Report: Mobile Will Account for Half of Social Advertising Revenue by 2017 (Street Fight)
Mobile is poised to account for a majority of spending on social media advertising in the U.S. by 2017, eclipsing spending on desktop a year later, according to report from BIA/Kelsey released this morning. The research firm estimates that spending on social advertising in the U.S. will nearly triple over the next five years, swelling from $5.1 billion last year to $15 billion by 2018.
Facebook is Testing Foursquare-esque Cards to Tell You More About Where You’ve Checked In (Verge)
Facebook has begun testing a new feature in its iOS app that pops up relevant information when you check in or attach a song, TV show, movie, or friend to a status update. If you check in at a Cafe Grumpy, for example, Facebook might show friends who have also been there, photos of some lattes, or photos of you and the friends you’ve checked in with.
How Training Has Helped Some Community Publishers Thrive (Street Fight)
When Block by Block‘s first Community News Summit wrapped up in 2010, participating publishers told organizes that what they needed most was hands-on training. Rusty Coats, principal in the Coats2Coats media consultancy and media training coach, tells how the training gave a number of publishers the know-how to get their sites into positive revenue territory in 2013.
Square’s Status? It’s Complicated (Fortune)
Several interviews with Square executives, board members, and people close to the company suggest a far more subtle narrative that what has been told recently. E-mails show that gross margins on transactions are a relatively healthy 34% and internal projections show that the company expects to start turning a profit about a year from now.
Airbnb Gets New Subpoena for Host Information in Probe (Bloomberg)
New York’s attorney general issued a revised subpoena in a tax probe of home-sharing firm Airbnb a day after a judge ruled a previous demand for information about the service’s hosts was too broad. The new subpoena served yesterday was revised to address a “narrow technical matter” raised by the judge, Mittenthal said in an e-mail, without providing further details.
Fab Unveils Private-Label Products And a Physical Showroom in NYC (TechCrunch)
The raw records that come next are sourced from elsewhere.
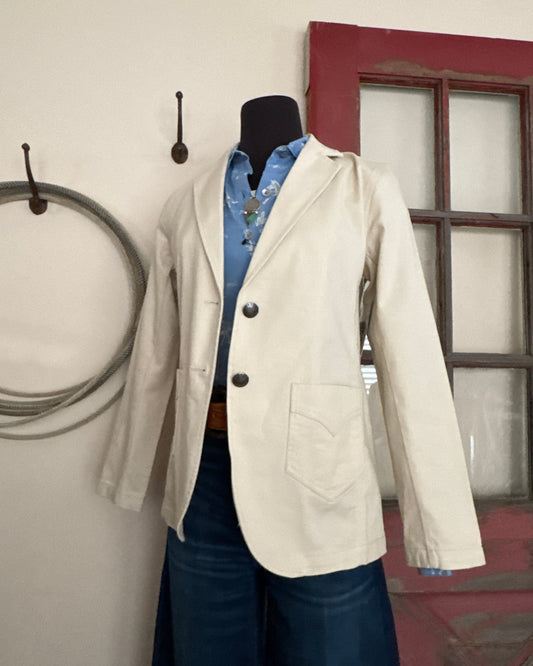 Cream jacket with black buttons on a hanger against a neutral background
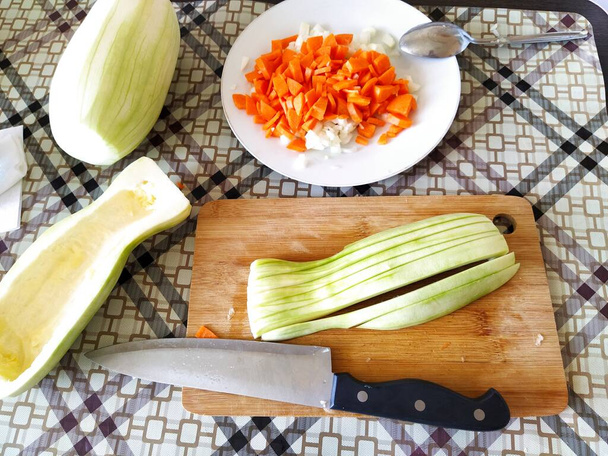 Trochę posiekanych warzyw na stole do krojenia, cukinia, marchewka, cebula - Zdjęcie, obraz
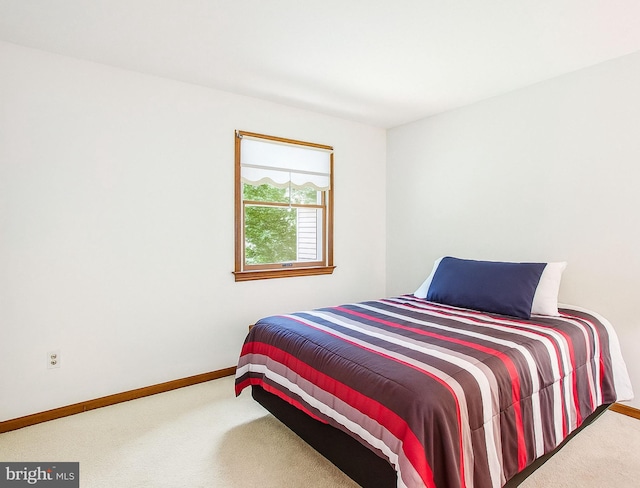 1021 Carson Dr, Huntingtown, MD 20639 - carpeted bedroom featuring baseboards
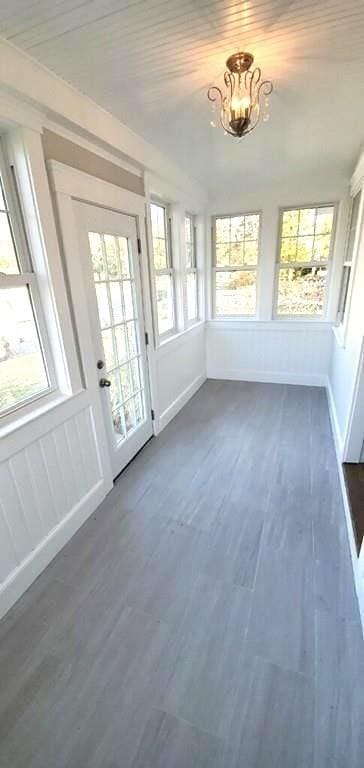 60 Grove St, Barnstable, MA 02601 - unfurnished sunroom with healthy amount of natural light and a chandelier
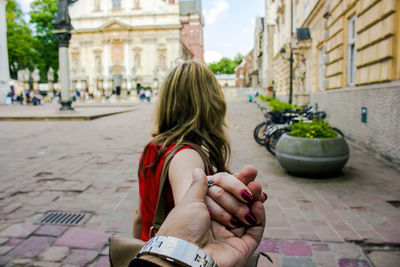 Travel in famous city follow me, girlfriend leading way in european city holding hand of boyfriend 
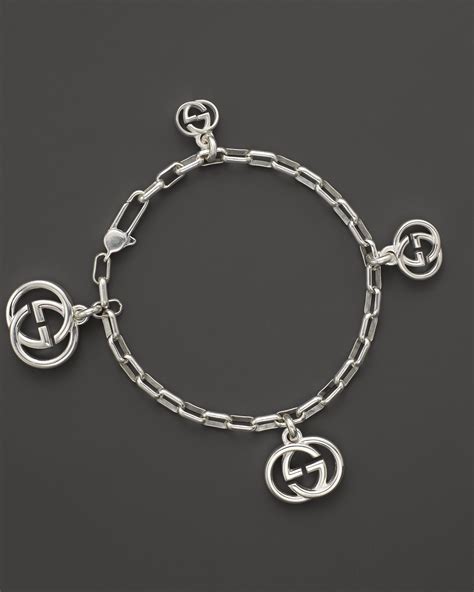 gucci silver interlocking charm bracelet.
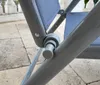 Close-up of the joint mechanism of a gray folding chair with blue fabric. Produktbild-Vorschau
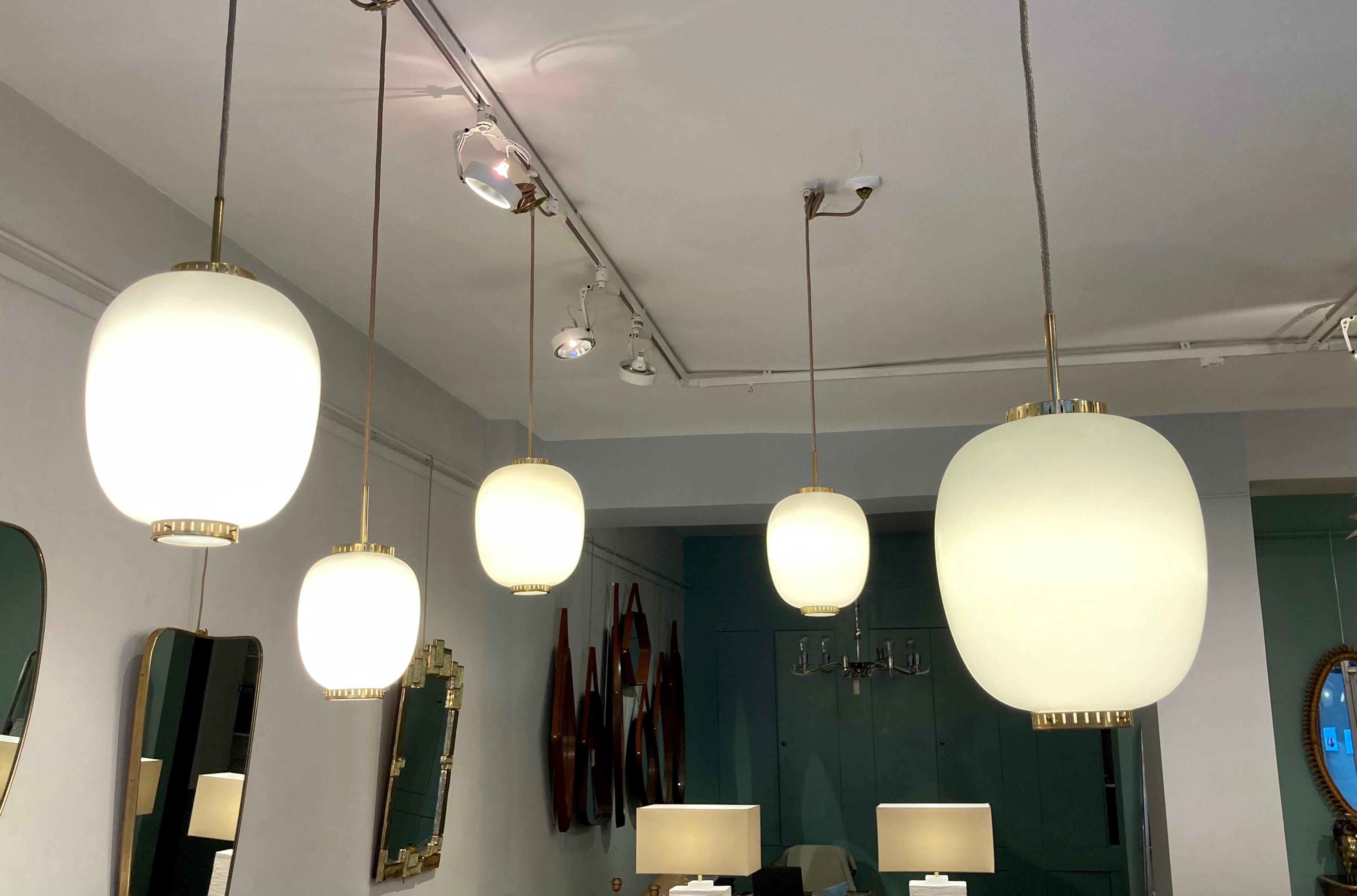 Collection of 5 opaline glass and brass ceiling fixtures.
See dimensions below 
Designed by Bent Karlby for Lyfa. 
Denmark, late 1950s.

Dimensions: (Height of the opaline + top and bottom brass disc)
Medium (4 items available) H 11.8 in. (30 cm), D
Senior executives at design-oriented e-commerce startup Fab.com are in the midst of determining what the company’s future could look like in a series of strategy meetings this week. But that’s not stopping it from moving forward with a bold new initiative to introduce a physical showroom for its customers.
Retail’s Next Big Bet: iBeacon and the Promise of Geolocation Technologies (Wired)
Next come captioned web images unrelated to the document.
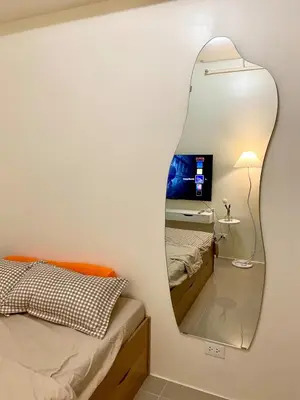 a mirror on the wall of a bedroom with two beds at Walk to Araneta, MRT and Malls, Cubao, Netflix in Manila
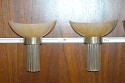 Two torch shaped sconces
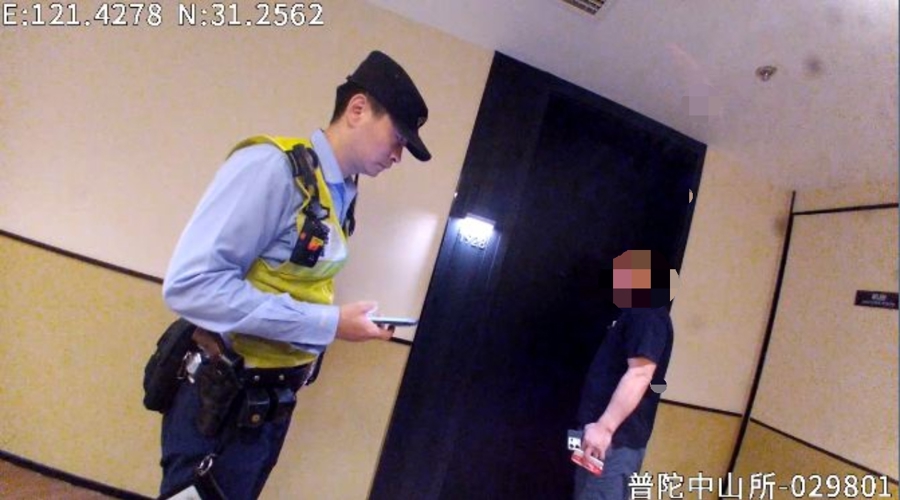 普陀民警在酒店房门前核查情况,门内男子面部保留原图马赛克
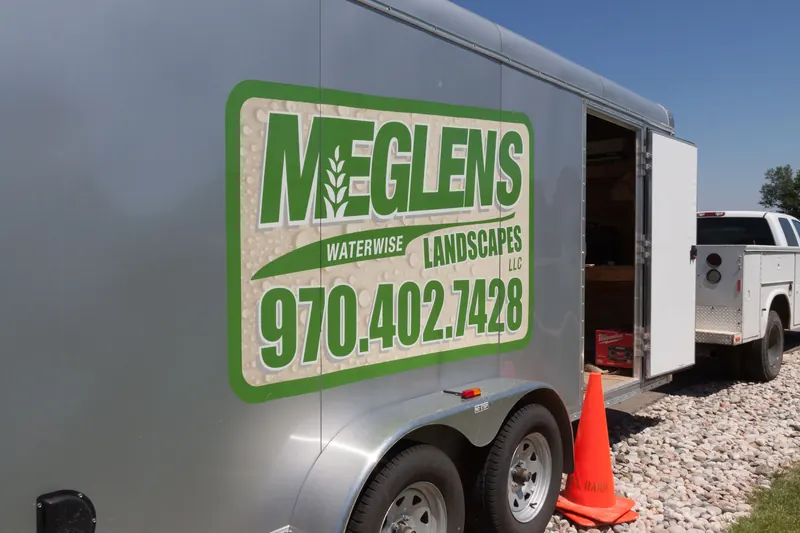 Meglen's Waterwise Landscapes equipment trailer on a job site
When geo-location features first emerged on the scene, industry analysts were skeptical about consumers broadcasting their locations and were uncertain about avenues for monetization. Despite these reservations, mobile geo-location has found a firm foothold in our social lives and has created an industry primed to help bridge digital communications with brick-and-mortar retail.
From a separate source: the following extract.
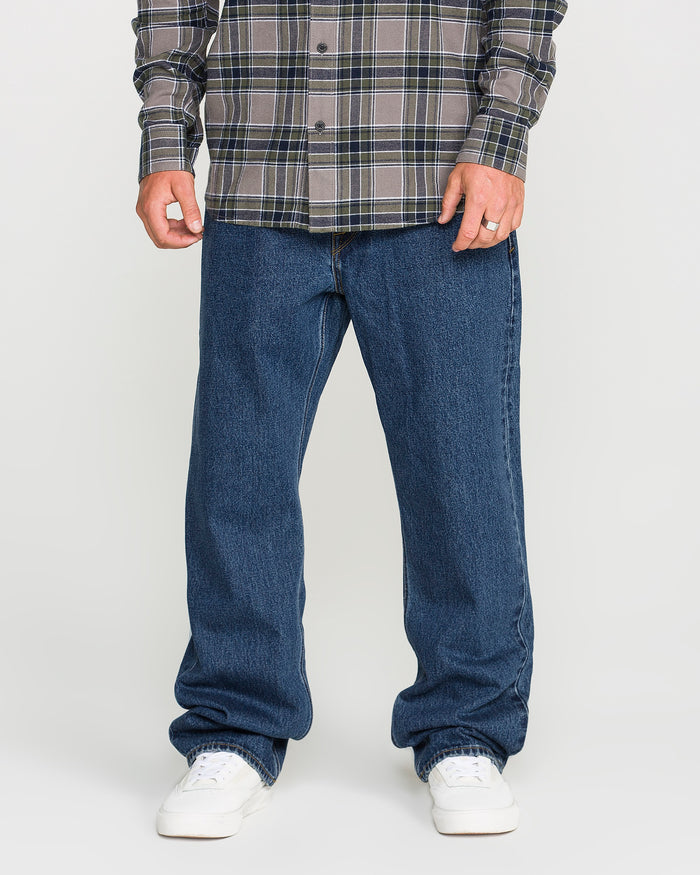 A person wearing a gray plaid shirt, Volcom Men’s Pipe Dreams Denim Pants in a relaxed straight fit with rigid 100% cotton denim, and white sneakers stands against a plain background. Only the lower half of their body is visible.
Why Aren’t Local Newsrooms Innovating Digitally? Because the Goat Must be Fed (Nieman Journalism Lab)
As a publication bias can lead scientists to write more about the positive results they fine, it can also be easy to overlook what the great middle class of local news publishers are doing. A new report emphasizes that for every larger experiment online, there are dozens and dozens of other newspapers and broadcasters who don’t have the resources or newsroom culture to take advantage of all the digital tools they could be using
Finding That Parking Space May Soon Get Easier, Thanks To … Xerox (ReadWrite)
With its $6.4 billion acquisition of Affiliated Computer Services in 2009, Xerox obtained technology systems that for decades have managed the data back-end of “transportation services” for governments around the world. Those services include public transit, tolling, and parking. It’s part of Xerox’s shift from document management to a wide range of services technology.